■ **TEXTE EXTRAIT**:
________

Un recourant au TF a présenté une demande de récusation en se plaignant du fait que la composition de la Cour appelée à statuer n’était, en l’espèce, pas déterminée par un plan de répartition défini par la loi, mais était laissée à la libre appréciation des présidents des Cours. Le TF a rejeté la demande. Ni la Constitution fédérale ni la CEDH et la jurisprudence afférente ne s’opposent à une composition de la Cour qui ne repose pas que sur le hasard et laisse une marge de manœuvre aux présidents, pour autant que cette fixation soit régie par la loi et qu’elle repose sur des critères objectifs. En particulier, la CrEDH n’exige pas que la composition de la Cour appelée à statuer puisse être identifiée à l’avance sur la base d’une norme générale et abstraite.
(6B_1356/2016 du 5.1.2018)

________

■ **MATÉRIEL PRÉSENTÉ**:

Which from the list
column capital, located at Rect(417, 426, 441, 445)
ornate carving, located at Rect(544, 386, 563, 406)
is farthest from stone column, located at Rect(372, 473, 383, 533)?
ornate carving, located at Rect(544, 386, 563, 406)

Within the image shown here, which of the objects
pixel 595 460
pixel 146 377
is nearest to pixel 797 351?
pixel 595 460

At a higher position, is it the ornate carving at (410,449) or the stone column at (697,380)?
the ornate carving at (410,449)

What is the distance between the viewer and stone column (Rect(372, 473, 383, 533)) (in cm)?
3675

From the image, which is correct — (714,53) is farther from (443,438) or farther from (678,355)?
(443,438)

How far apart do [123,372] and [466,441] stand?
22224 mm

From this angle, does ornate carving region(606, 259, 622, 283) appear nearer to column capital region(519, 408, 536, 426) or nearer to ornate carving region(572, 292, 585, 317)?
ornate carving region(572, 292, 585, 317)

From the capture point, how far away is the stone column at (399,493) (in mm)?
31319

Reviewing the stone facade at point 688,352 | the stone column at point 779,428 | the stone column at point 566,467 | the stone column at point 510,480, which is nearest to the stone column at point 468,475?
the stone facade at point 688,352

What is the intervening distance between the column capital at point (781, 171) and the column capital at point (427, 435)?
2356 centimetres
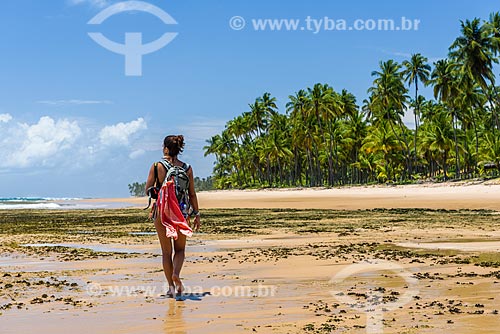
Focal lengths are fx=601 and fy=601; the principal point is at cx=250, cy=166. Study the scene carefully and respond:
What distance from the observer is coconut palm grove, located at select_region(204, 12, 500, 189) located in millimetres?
63688

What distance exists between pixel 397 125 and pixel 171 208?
94.3m

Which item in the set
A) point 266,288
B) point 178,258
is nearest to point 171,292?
point 178,258

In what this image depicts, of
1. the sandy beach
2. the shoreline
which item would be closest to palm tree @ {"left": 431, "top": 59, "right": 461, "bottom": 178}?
the shoreline

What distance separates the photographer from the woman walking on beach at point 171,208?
23.4 ft

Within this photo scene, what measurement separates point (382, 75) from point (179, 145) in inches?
3090

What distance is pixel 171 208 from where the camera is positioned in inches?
281

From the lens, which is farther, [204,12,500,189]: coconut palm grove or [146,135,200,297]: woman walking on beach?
[204,12,500,189]: coconut palm grove

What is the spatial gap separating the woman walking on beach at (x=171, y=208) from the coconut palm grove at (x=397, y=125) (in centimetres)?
5910

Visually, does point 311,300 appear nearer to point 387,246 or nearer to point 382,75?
point 387,246

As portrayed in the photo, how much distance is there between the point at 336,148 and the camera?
94375 mm

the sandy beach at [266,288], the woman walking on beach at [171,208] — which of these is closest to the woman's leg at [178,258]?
the woman walking on beach at [171,208]

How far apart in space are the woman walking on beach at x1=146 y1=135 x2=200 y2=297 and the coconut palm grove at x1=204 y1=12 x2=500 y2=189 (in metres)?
59.1

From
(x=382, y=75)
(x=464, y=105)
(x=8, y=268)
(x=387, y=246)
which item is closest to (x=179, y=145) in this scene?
(x=8, y=268)

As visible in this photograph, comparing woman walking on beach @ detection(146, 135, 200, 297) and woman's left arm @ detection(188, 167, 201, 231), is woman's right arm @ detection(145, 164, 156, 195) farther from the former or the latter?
woman's left arm @ detection(188, 167, 201, 231)
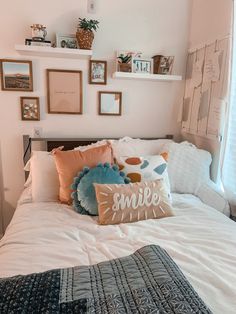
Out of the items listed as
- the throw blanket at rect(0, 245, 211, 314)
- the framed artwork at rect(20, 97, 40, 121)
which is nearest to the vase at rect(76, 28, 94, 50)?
the framed artwork at rect(20, 97, 40, 121)

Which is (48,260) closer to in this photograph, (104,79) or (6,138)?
(6,138)

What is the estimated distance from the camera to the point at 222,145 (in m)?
1.79

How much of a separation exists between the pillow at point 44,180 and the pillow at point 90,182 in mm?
232

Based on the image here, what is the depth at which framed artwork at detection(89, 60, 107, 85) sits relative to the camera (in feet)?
7.10

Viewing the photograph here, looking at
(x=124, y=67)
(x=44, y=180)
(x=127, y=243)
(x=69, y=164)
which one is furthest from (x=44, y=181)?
(x=124, y=67)

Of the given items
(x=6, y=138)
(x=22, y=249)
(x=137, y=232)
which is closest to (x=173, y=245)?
(x=137, y=232)

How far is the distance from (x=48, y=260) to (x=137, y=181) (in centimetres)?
78

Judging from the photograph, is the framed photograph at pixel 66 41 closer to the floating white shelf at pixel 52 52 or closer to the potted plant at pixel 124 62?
the floating white shelf at pixel 52 52

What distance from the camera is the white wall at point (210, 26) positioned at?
5.97ft

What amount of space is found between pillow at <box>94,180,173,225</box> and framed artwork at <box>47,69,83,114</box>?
0.95m

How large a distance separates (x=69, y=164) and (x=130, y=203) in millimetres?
490

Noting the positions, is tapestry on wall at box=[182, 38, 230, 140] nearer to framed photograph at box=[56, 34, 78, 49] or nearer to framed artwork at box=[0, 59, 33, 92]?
framed photograph at box=[56, 34, 78, 49]

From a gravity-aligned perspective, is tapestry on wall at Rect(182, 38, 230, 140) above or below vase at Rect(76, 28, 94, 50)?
below

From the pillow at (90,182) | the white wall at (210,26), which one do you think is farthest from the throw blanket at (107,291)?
the white wall at (210,26)
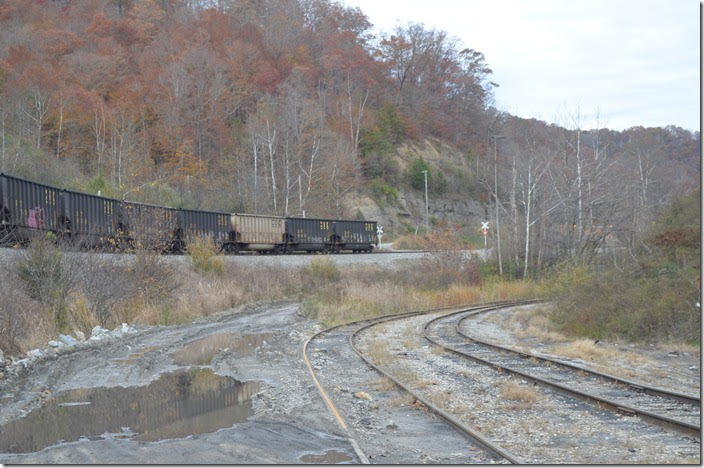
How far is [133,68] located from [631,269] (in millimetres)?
66319

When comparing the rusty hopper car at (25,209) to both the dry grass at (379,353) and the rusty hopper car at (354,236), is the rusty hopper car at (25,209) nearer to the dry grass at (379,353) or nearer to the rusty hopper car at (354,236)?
the dry grass at (379,353)

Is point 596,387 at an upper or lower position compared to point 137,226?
lower

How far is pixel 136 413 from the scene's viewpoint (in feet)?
31.4

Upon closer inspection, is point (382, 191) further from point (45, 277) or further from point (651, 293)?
point (45, 277)

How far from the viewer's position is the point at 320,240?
159 ft

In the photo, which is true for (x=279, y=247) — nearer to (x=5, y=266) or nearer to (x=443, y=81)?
(x=5, y=266)

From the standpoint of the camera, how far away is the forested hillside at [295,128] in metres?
46.8

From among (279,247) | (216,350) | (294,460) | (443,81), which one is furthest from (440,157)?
(294,460)

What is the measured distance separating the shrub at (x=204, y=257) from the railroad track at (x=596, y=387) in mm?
16462

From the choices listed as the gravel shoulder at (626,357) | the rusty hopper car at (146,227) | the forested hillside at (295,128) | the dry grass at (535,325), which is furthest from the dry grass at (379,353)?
the forested hillside at (295,128)

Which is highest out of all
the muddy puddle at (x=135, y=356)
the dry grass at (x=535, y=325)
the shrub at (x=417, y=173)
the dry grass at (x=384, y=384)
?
the shrub at (x=417, y=173)

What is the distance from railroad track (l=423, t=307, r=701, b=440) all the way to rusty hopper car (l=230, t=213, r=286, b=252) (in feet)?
84.2

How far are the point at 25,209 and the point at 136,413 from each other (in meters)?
17.7

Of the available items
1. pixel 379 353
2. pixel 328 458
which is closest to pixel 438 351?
pixel 379 353
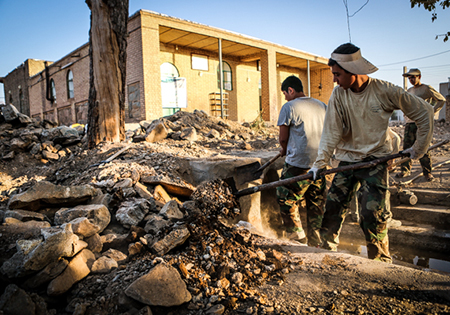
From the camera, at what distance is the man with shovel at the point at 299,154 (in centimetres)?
324

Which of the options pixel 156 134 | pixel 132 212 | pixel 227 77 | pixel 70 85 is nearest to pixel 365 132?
pixel 132 212

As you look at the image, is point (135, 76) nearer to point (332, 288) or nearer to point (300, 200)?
point (300, 200)

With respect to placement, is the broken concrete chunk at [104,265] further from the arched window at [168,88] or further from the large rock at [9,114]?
the arched window at [168,88]

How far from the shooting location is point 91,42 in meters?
5.19

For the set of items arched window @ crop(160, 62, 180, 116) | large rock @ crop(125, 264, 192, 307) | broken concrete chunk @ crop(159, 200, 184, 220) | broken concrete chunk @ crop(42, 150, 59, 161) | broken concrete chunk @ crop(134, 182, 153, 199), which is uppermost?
arched window @ crop(160, 62, 180, 116)

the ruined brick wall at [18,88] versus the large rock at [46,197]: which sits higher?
the ruined brick wall at [18,88]

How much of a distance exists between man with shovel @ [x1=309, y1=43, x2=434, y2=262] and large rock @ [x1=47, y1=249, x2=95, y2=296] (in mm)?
1984

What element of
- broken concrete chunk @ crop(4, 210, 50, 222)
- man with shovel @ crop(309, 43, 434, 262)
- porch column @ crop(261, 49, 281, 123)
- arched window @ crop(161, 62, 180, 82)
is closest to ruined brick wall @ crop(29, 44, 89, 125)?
arched window @ crop(161, 62, 180, 82)

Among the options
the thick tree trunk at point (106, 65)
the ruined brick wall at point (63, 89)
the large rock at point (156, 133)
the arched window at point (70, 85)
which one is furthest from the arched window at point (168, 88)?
the thick tree trunk at point (106, 65)

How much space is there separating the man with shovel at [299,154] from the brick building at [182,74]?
854cm

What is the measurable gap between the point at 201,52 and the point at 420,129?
44.5 feet

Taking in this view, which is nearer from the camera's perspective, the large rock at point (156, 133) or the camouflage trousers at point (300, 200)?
the camouflage trousers at point (300, 200)

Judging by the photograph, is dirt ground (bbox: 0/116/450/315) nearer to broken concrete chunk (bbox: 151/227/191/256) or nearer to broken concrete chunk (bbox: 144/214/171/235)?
broken concrete chunk (bbox: 151/227/191/256)

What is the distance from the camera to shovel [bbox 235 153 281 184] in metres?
4.21
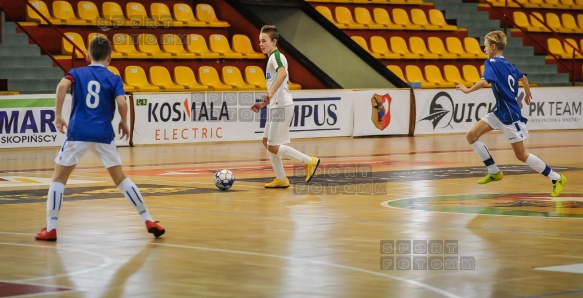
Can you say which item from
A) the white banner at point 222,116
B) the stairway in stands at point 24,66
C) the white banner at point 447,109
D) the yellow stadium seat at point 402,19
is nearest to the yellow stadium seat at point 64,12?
the stairway in stands at point 24,66

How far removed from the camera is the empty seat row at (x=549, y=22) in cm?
3600

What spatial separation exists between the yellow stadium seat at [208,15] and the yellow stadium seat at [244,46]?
0.60 m

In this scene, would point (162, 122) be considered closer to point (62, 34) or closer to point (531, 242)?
point (62, 34)

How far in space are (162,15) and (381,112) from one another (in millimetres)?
5839

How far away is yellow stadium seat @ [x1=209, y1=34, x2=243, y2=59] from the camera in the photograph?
92.9 ft

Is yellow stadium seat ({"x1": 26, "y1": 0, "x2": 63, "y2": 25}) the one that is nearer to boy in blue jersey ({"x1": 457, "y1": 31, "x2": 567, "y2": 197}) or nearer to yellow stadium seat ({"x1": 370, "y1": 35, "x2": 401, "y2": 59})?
yellow stadium seat ({"x1": 370, "y1": 35, "x2": 401, "y2": 59})

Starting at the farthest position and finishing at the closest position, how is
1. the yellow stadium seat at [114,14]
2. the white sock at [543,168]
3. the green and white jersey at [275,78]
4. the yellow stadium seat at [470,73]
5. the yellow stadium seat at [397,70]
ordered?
the yellow stadium seat at [470,73], the yellow stadium seat at [397,70], the yellow stadium seat at [114,14], the green and white jersey at [275,78], the white sock at [543,168]

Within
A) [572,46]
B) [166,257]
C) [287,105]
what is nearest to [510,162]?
[287,105]

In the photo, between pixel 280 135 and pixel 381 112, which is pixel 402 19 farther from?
pixel 280 135

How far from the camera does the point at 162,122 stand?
2423 centimetres

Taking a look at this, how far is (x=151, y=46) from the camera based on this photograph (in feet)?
89.8

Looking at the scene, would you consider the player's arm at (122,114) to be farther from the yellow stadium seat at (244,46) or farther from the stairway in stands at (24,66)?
the yellow stadium seat at (244,46)

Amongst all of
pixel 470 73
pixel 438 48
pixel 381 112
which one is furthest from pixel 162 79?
pixel 470 73

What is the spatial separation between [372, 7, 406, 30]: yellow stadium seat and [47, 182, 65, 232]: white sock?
23.5m
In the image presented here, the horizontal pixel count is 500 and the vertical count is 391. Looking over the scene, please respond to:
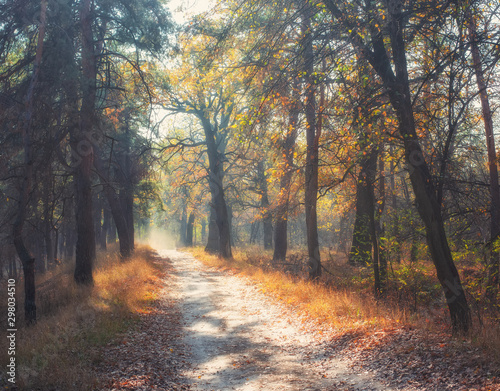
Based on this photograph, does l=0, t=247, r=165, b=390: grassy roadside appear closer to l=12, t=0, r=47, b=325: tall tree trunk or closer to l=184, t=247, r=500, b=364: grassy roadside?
l=12, t=0, r=47, b=325: tall tree trunk

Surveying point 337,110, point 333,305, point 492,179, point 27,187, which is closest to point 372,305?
point 333,305

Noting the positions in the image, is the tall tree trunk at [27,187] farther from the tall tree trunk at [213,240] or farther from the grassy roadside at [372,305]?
the tall tree trunk at [213,240]

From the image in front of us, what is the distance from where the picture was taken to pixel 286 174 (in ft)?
41.6

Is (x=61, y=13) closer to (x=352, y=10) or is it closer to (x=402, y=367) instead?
(x=352, y=10)

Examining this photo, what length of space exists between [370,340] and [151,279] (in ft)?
32.9

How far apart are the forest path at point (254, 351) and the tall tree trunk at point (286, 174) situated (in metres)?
3.61

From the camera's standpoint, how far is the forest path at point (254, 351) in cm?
521

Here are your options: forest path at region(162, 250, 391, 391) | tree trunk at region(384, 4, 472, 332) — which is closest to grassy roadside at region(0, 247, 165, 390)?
forest path at region(162, 250, 391, 391)

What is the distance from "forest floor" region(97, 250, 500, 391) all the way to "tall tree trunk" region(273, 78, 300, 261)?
4273mm

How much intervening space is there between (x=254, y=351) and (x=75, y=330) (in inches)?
140

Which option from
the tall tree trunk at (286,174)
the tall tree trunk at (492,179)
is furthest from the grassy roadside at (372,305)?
the tall tree trunk at (286,174)

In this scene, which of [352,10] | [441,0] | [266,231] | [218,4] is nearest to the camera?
[441,0]

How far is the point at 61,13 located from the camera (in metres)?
9.75

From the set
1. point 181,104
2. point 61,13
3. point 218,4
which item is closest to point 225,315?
point 218,4
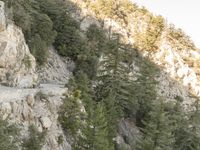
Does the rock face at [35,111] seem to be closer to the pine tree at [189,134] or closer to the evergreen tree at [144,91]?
→ the evergreen tree at [144,91]

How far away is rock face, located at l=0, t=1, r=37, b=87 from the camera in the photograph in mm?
41562

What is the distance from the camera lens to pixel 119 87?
52.8m

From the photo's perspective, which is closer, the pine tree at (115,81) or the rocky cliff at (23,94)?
the rocky cliff at (23,94)

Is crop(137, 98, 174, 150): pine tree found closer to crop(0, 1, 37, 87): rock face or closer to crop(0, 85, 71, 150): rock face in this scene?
crop(0, 85, 71, 150): rock face

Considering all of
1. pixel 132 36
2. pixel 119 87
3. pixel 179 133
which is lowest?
pixel 179 133

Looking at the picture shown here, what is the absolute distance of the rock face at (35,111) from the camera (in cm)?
3309

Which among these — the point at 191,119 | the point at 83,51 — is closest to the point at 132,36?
the point at 83,51

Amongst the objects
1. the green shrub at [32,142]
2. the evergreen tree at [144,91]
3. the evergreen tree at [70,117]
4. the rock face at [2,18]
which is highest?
the rock face at [2,18]

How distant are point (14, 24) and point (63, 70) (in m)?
17.6

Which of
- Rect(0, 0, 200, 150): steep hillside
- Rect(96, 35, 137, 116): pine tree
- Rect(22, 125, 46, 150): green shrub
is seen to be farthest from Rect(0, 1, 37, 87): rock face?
Rect(22, 125, 46, 150): green shrub

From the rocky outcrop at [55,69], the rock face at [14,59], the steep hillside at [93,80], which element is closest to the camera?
the steep hillside at [93,80]

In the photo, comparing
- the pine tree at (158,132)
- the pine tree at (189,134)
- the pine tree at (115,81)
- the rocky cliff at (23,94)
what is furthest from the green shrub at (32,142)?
the pine tree at (189,134)

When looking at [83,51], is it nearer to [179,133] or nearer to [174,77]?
[179,133]

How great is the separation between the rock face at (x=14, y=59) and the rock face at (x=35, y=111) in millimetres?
2530
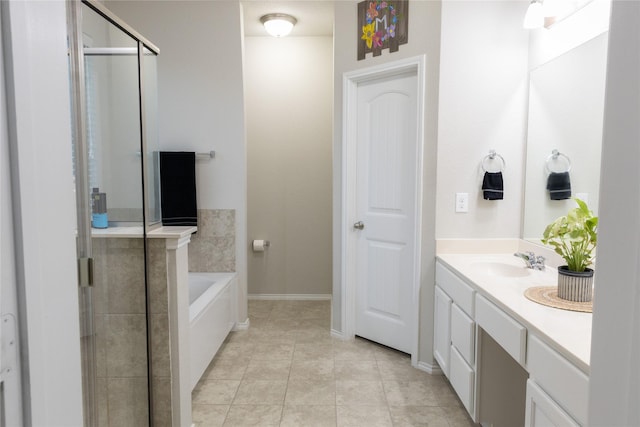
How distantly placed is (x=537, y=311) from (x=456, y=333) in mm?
794

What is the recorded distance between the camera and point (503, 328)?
5.59 ft

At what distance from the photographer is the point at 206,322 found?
2.73 metres

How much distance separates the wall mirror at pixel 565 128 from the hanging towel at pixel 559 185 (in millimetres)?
27

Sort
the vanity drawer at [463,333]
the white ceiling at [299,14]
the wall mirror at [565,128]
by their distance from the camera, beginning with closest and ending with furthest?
the wall mirror at [565,128] → the vanity drawer at [463,333] → the white ceiling at [299,14]

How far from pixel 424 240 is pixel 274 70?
2.50 m

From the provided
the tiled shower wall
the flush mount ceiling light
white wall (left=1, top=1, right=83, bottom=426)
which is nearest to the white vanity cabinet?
the tiled shower wall

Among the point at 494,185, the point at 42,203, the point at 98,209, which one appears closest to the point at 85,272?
the point at 98,209

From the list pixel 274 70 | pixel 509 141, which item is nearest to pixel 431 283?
pixel 509 141

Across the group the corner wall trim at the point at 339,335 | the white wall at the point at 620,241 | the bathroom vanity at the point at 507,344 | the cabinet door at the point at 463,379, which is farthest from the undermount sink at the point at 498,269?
the white wall at the point at 620,241

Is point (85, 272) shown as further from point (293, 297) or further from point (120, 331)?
point (293, 297)

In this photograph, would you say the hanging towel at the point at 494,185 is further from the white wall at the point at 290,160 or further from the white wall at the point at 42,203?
the white wall at the point at 42,203

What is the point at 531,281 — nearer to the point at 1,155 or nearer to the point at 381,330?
the point at 381,330

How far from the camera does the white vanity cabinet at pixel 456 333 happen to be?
82.4 inches

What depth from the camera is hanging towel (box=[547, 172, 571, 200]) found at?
2.24 metres
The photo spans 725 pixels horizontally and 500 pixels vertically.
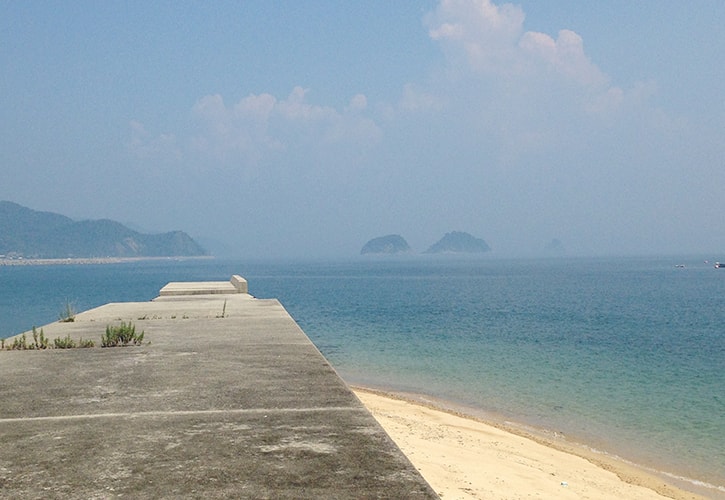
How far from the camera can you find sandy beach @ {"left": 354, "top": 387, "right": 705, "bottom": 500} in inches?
444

________

■ **TRAVAIL DEMANDÉ**:
1. Répondez à ces questions sur le texte consacré à la demande de récusation :
(a) De quoi le recourant se plaignait-il au sujet de la composition de la Cour ?
(b) Quel sort le TF a-t-il réservé à la demande ?
(c) Qu'est-ce que la CrEDH n'exige pas ?
2. Rédigez la suite du texte consacré à la demande de récusation, à partir de l'endroit où il s'arrête.
Le matériel ne joue aucun rôle dans ce travail.

■ **RÉPONSES**:
1.
(a) Il se plaignait que la composition de la Cour n'était pas déterminée par un plan de répartition défini par la loi, mais laissée à la libre appréciation des présidents des Cours.
(b) Le TF l'a rejetée.
(c) Elle n'exige pas que la composition de la Cour appelée à statuer puisse être identifiée à l'avance sur la base d'une norme générale et abstraite.

2.
Droit des assurances sociales
Après avoir perdu son emploi, une magasinière déposa une demande de prestations auprès de l’AI. Elle toucha dès lors une rente entière de l’AI, en raison d’un degré d’invalidité de 70%, ainsi que des prestations d’invalidité de la fondation LPP. Dix ans plus tard, dans le cadre d’une procédure de révision, les deux rentes ont été supprimées. Suite à une dégradation de son état de santé, l’assurée parvint à obtenir une nouvelle rente de l’AI, mais pas de la fondation LPP. La pratique des tribunaux n’était jusqu’ici pas unifiée sur la question du degré et de la durée de la capacité de travail suffisante pour considérer que le lien de connexité temporelle entre l’incapacité de travail originelle, survenue durant le rapport de prévoyance, et l’invalidité ultérieure est interrompu. Selon le TF, une telle interruption doit être admise quand, durant plus de trois mois, l’assuré a une capacité de travail de plus de 80% dans une activité lucrative adaptée à son état de santé. En l’espèce, l’assurée avait droit à des prestations d’invalidité de la fondation LPP, en raison d’une incapacité de travail continue de 20% reposant sur des motifs psychiatriques.